EXERCISE AIM:
Print all of the records. Exclude the images.

═══ DATA EXTRACT

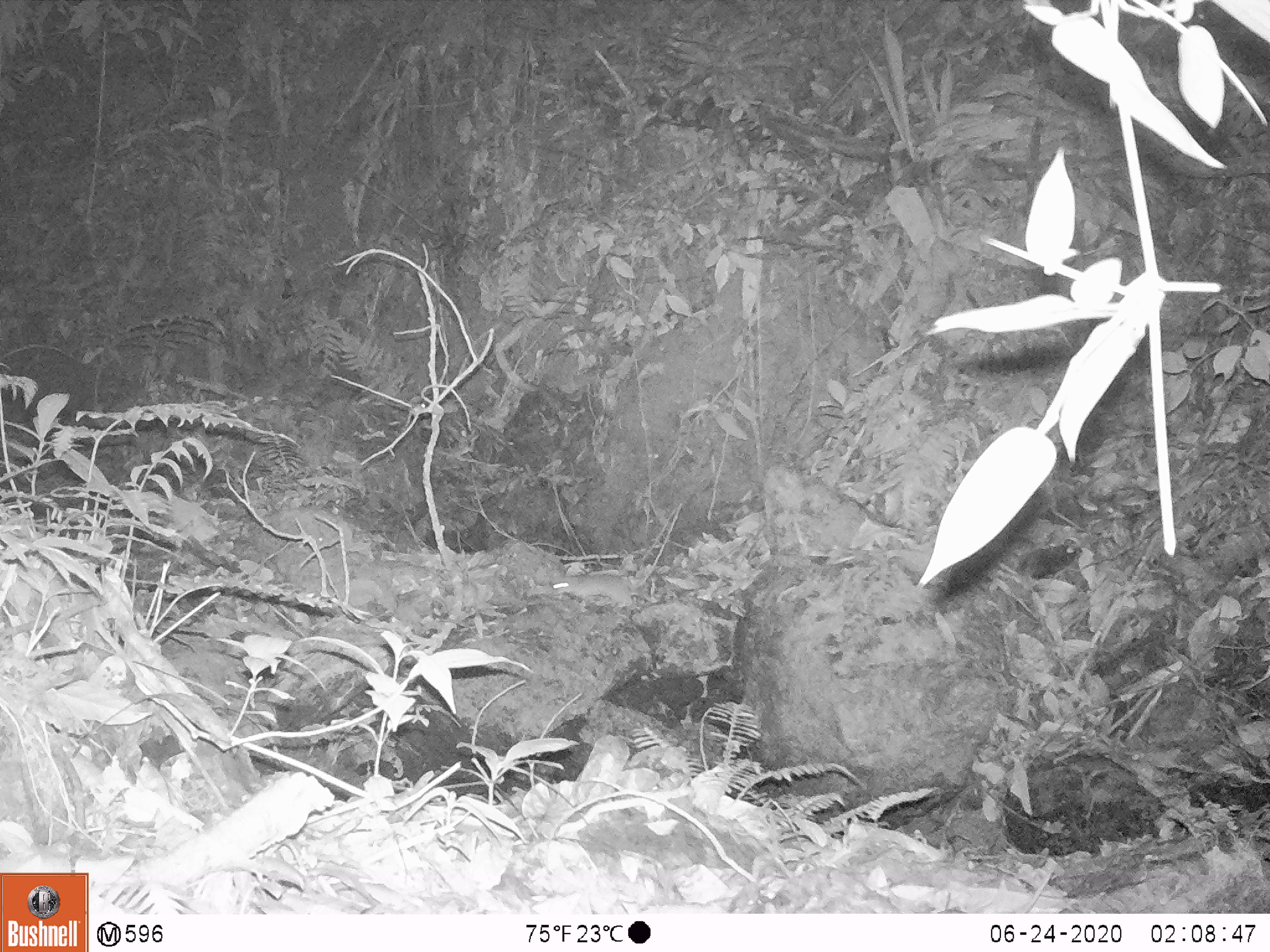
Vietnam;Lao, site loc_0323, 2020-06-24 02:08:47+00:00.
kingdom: Animalia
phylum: Chordata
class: Mammalia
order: Rodentia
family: Muridae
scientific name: Muridae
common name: old-world mice and rats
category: unidentified murid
Unidentified murid (old-world mice and rats) (Muridae). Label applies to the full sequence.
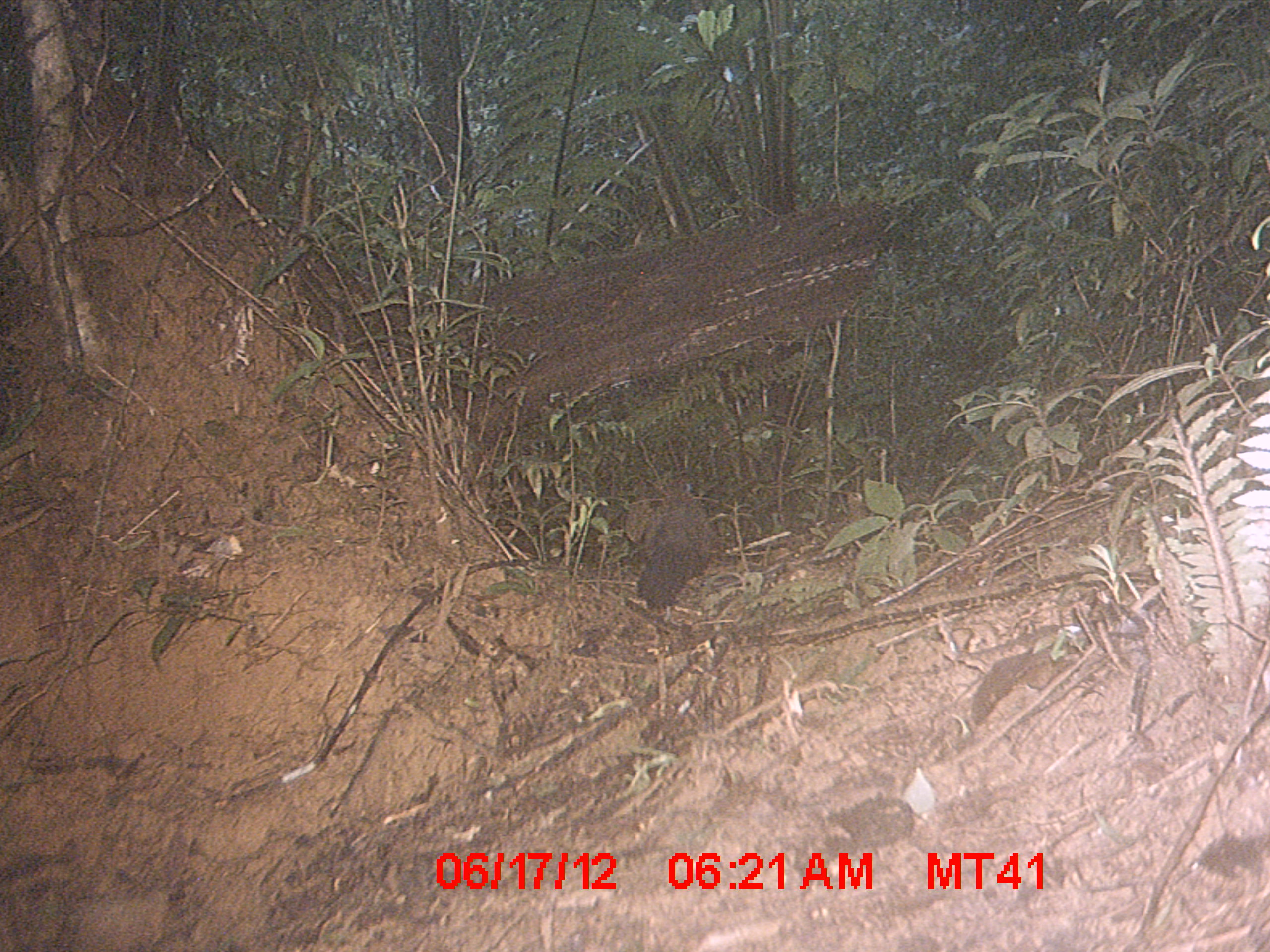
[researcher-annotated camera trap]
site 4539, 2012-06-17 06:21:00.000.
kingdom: Animalia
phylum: Chordata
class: Aves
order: Cuculiformes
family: Cuculidae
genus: Coua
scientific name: Coua serriana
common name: red-breasted coua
Coua serriana (red-breasted coua), count 1.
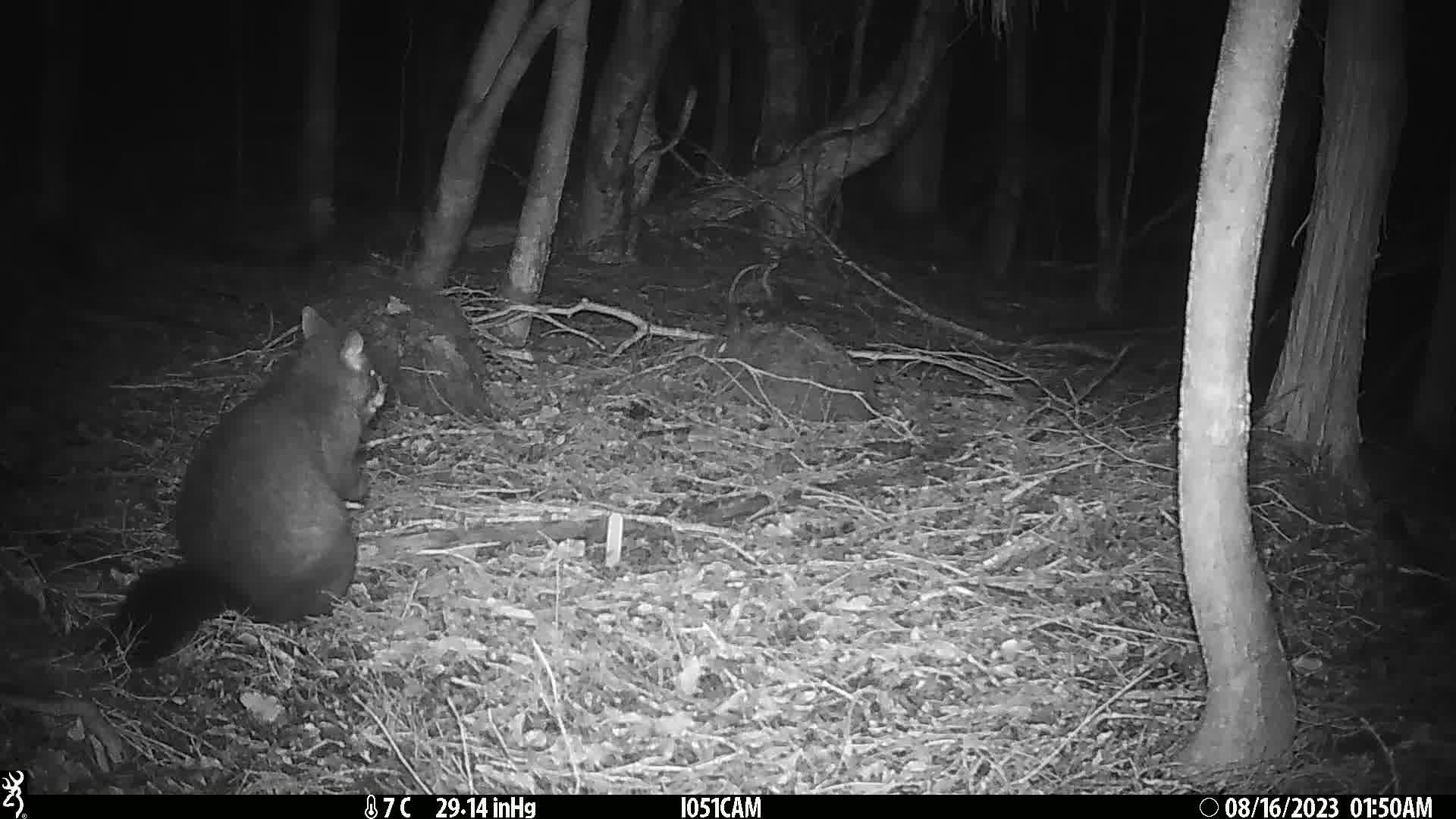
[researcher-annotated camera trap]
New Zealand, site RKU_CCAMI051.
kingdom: Animalia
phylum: Chordata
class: Mammalia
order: Diprotodontia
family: Phalangeridae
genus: Trichosurus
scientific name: Trichosurus vulpecula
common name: common brushtail possum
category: possum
Possum (common brushtail possum) (Trichosurus vulpecula).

══════

PROBLEM SOLUTION:
Vietnam;Lao, site loc_0323, 2020-06-24 02:08:47+00:00.
kingdom: Animalia
phylum: Chordata
class: Mammalia
order: Rodentia
family: Muridae
scientific name: Muridae
common name: old-world mice and rats
category: unidentified murid
Unidentified murid (old-world mice and rats) (Muridae). Label applies to the full sequence.
[researcher-annotated camera trap]
site 4539, 2012-06-17 06:21:00.000.
kingdom: Animalia
phylum: Chordata
class: Aves
order: Cuculiformes
family: Cuculidae
genus: Coua
scientific name: Coua serriana
common name: red-breasted coua
Coua serriana (red-breasted coua), count 1.
[researcher-annotated camera trap]
New Zealand, site RKU_CCAMI051.
kingdom: Animalia
phylum: Chordata
class: Mammalia
order: Diprotodontia
family: Phalangeridae
genus: Trichosurus
scientific name: Trichosurus vulpecula
common name: common brushtail possum
category: possum
Possum (common brushtail possum) (Trichosurus vulpecula).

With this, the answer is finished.